**Work order:** Scan the lines below for the string "site" and copy every one that has it.
┄┄┄┄┄┄
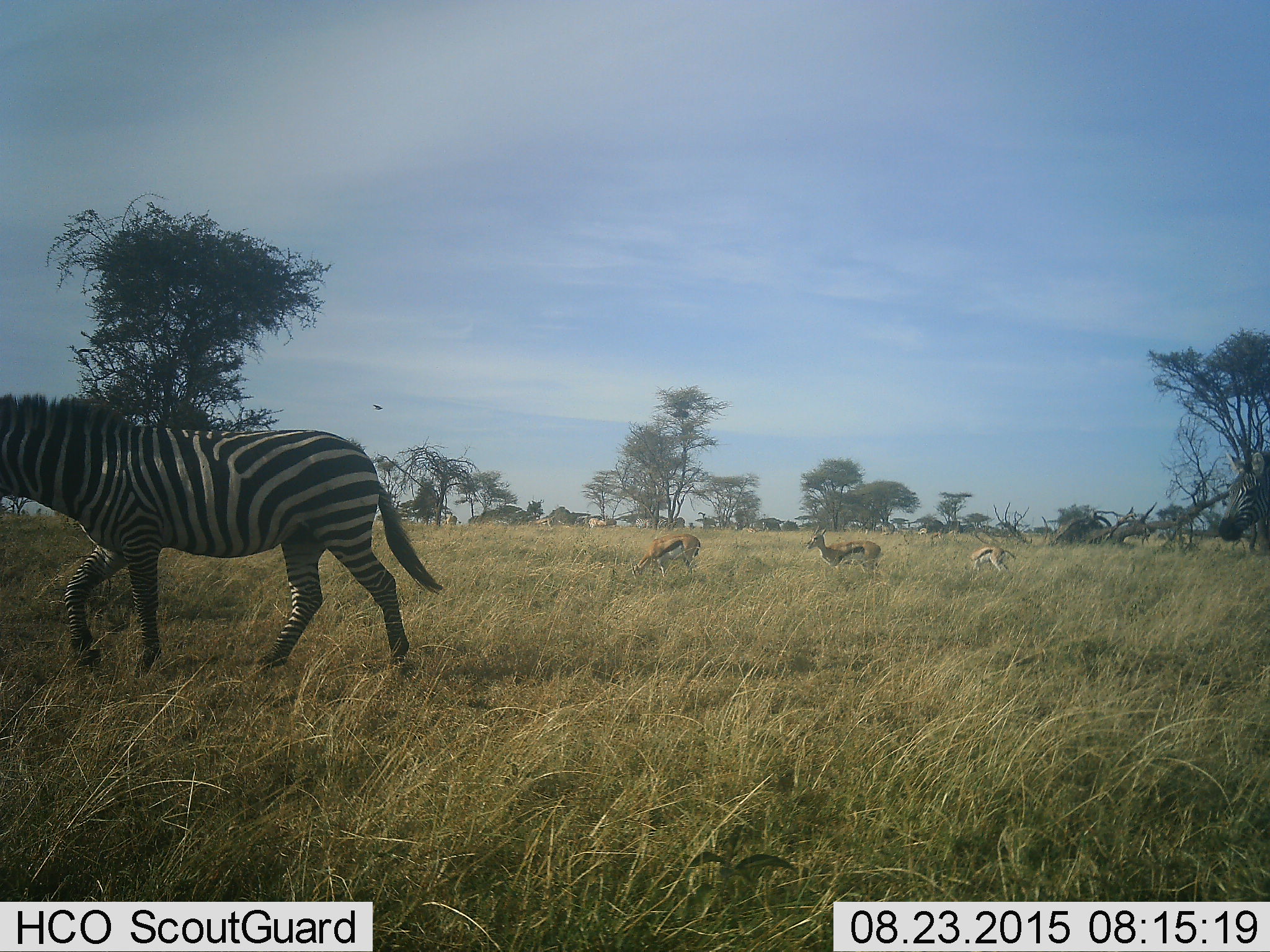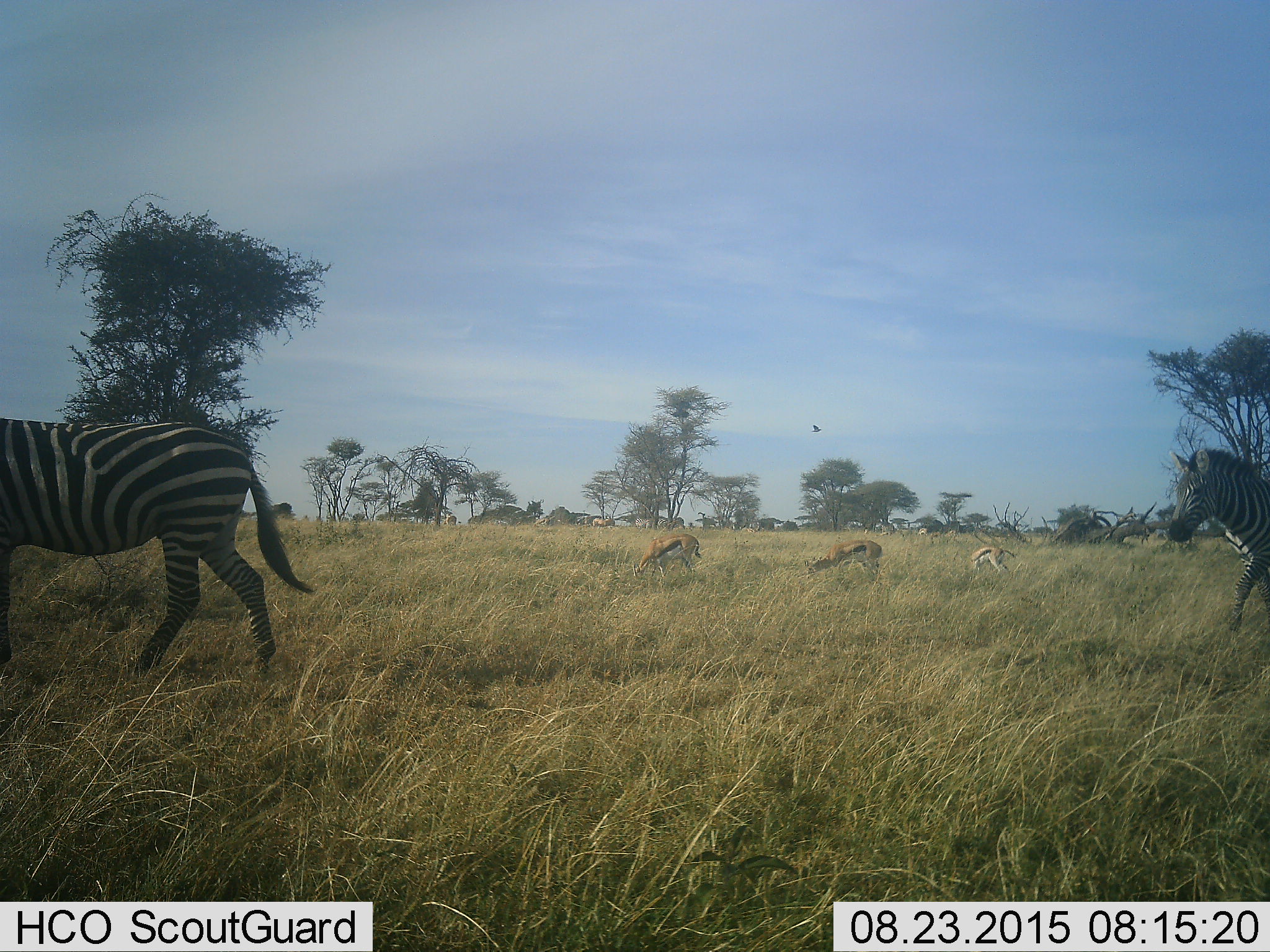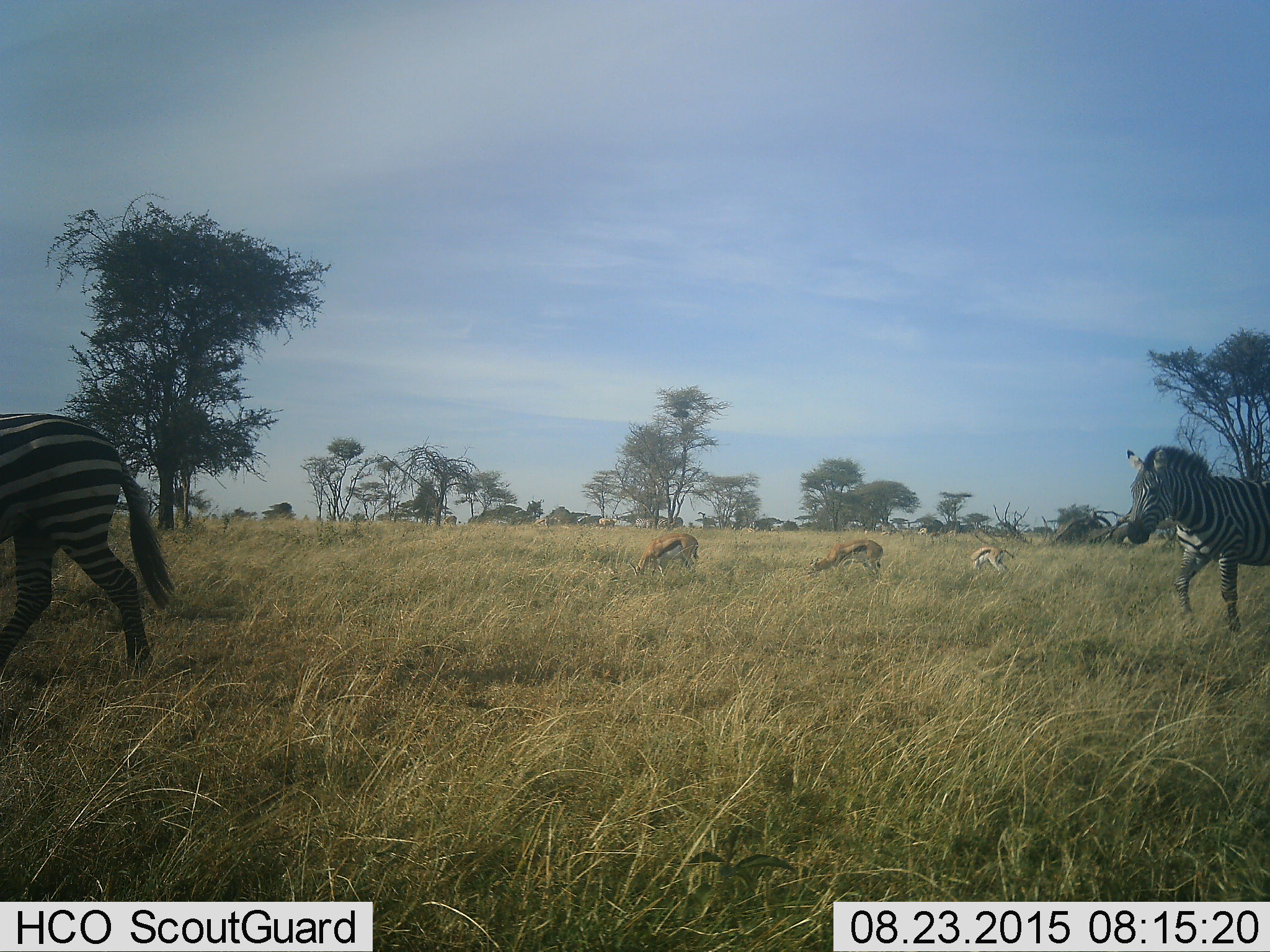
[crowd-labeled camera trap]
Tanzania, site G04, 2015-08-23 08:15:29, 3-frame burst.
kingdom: Animalia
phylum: Chordata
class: Mammalia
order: Artiodactyla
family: Bovidae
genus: Eudorcas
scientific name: Eudorcas thomsonii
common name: thomson's gazelle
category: gazellethomsons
Gazellethomsons (thomson's gazelle) (Eudorcas thomsonii), count 3. Behavior (volunteer vote fractions): standing 38%, resting 0%, moving 31%, interacting 0%. Young present (vote fraction): 0%. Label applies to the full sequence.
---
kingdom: Animalia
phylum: Chordata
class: Mammalia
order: Perissodactyla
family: Equidae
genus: Equus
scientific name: Equus quagga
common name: plains zebra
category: zebra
Zebra (plains zebra) (Equus quagga), count 2. Behavior (volunteer vote fractions): standing 20%, resting 0%, moving 90%, interacting 0%. Young present (vote fraction): 5%. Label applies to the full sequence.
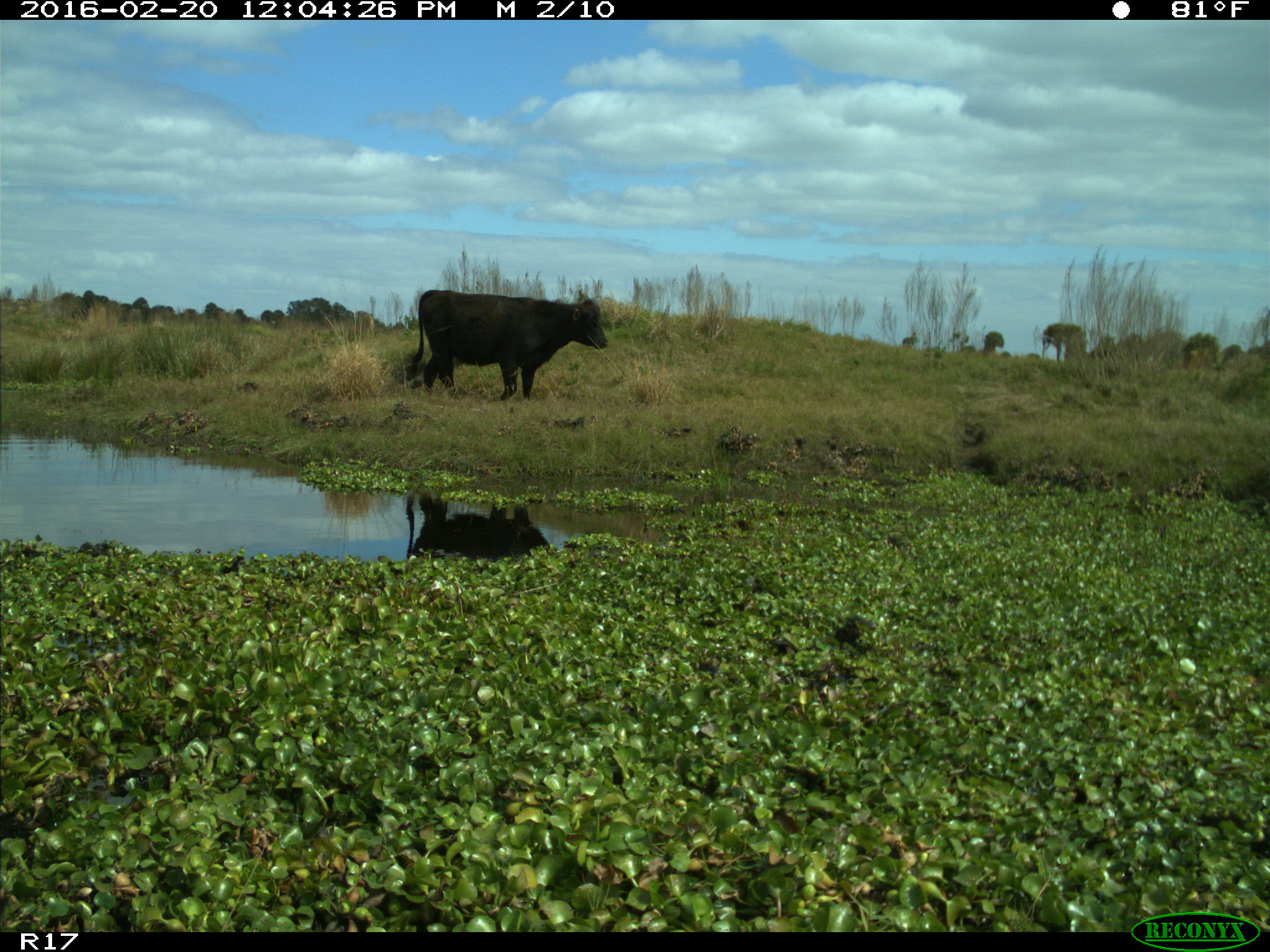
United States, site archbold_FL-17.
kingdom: Animalia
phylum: Chordata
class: Mammalia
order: Artiodactyla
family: Bovidae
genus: Bos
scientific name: Bos taurus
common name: domestic cow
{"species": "Bos taurus (domestic cow)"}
┄┄┄┄┄┄
**Finished exercise:**
Tanzania, site G04, 2015-08-23 08:15:29, 3-frame burst.
United States, site archbold_FL-17.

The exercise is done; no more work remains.